Monday, Jun. 01, 1959
Changes of the Week
P: Harold S. Geneen, 49, resigned as executive vice president of Raytheon Co. to become president and chief executive officer of International Telephone & Telegraph Corp., succeeding Edmond H.
Leavey, who will serve as chairman until his retirement in July. Geneen's resignation came as a surprise to Raytheon President Charles Francis Adams and a shock to Wall Street. Geneen simply walked into Adams' office and announced: "I'm resigning." Company insiders say Geneen wanted Adams' spot as chief executive, realized that Adams was not about to yield. Geneen's resignation sent Raytheon's stock down 6 1/2 points, touching off a wave of selling of other electronic issues. Reason: in his three years with Raytheon, Geneen, who came from a top post at Jones & Laughlin Steel Corp.. helped reorganize Raytheon so effectively (TIME, June 23) that earnings rose to $3.08 per share last year from 45-c- per share in 1956. At I. T. & T. (1958 sales: $635 million) Geneen will be given full sway to build the company's profits, broaden its consumer and industrial electronic business.
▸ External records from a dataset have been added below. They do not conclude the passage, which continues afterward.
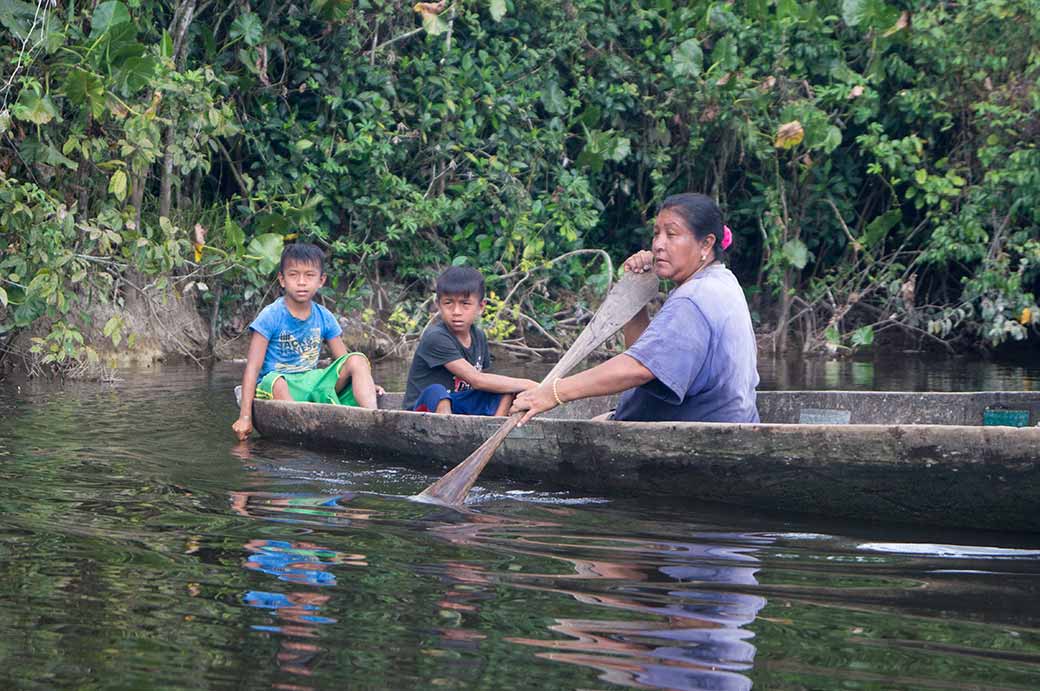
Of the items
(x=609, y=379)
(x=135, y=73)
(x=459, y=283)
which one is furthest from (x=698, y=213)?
(x=135, y=73)

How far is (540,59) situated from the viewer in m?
10.5

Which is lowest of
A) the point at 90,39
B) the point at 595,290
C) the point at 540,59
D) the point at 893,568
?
the point at 893,568

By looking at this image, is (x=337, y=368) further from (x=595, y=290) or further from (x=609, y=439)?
(x=595, y=290)

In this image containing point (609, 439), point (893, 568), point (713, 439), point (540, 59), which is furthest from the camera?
point (540, 59)

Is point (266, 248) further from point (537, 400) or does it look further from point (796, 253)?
point (537, 400)

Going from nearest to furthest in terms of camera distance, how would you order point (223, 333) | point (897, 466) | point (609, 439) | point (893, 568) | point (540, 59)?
point (893, 568)
point (897, 466)
point (609, 439)
point (223, 333)
point (540, 59)

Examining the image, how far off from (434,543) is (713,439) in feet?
3.26

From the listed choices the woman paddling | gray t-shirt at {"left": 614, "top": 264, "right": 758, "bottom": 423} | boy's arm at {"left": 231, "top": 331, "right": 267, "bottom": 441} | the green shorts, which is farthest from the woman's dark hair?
boy's arm at {"left": 231, "top": 331, "right": 267, "bottom": 441}

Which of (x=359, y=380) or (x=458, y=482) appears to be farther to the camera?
(x=359, y=380)

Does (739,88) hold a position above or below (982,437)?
above

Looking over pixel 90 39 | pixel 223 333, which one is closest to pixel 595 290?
pixel 223 333

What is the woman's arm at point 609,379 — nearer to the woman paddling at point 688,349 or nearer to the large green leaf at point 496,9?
the woman paddling at point 688,349

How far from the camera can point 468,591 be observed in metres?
2.80

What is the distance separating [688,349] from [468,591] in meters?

P: Sheik Abdullah Tariki, 40, and Sheik Hafiz Wahba, 69, were elected directors of the Arabian American Oil Co., first Saudi Arabians to go on the board. Aramco had agreed five years ago to add Saudis to the board, but they did not seem interested until Tariki began his campaign for more say in running the company (TIME, April 27). Tariki, who holds a master's degree in oil engineering from the University of Texas, has steadily campaigned for a bigger cut in Aramco's profits. He wants to force it to become an integrated company in hopes of extending Saudi control over its output, even though most oilmen know that the big profits in oil are from producing, not from refining and marketing. Aramco also announced the election of Thomas Barger, 49, who was vice president and assistant to the president before, as president to succeed Norman Hardy, who was named board chairman. P: Avard E. Fuller. 42, was named president and chief executive officer of Fuller Brush Co., to succeed his older brother. Alfred Howard Fuller, 46, who was killed in a sports-car accident. Born in Hartford, Conn., home of Fuller Brush, Avard Fuller started out to be an aeronautical engineer, decided in 1937 to join his father's company. He has been a door-to-door brush salesman but is best known for innovations in brushmaking machinery. Stout, balding Avard Fuller is a yachtsman (48-ft. ocean racing yawl) and a sports-car fan.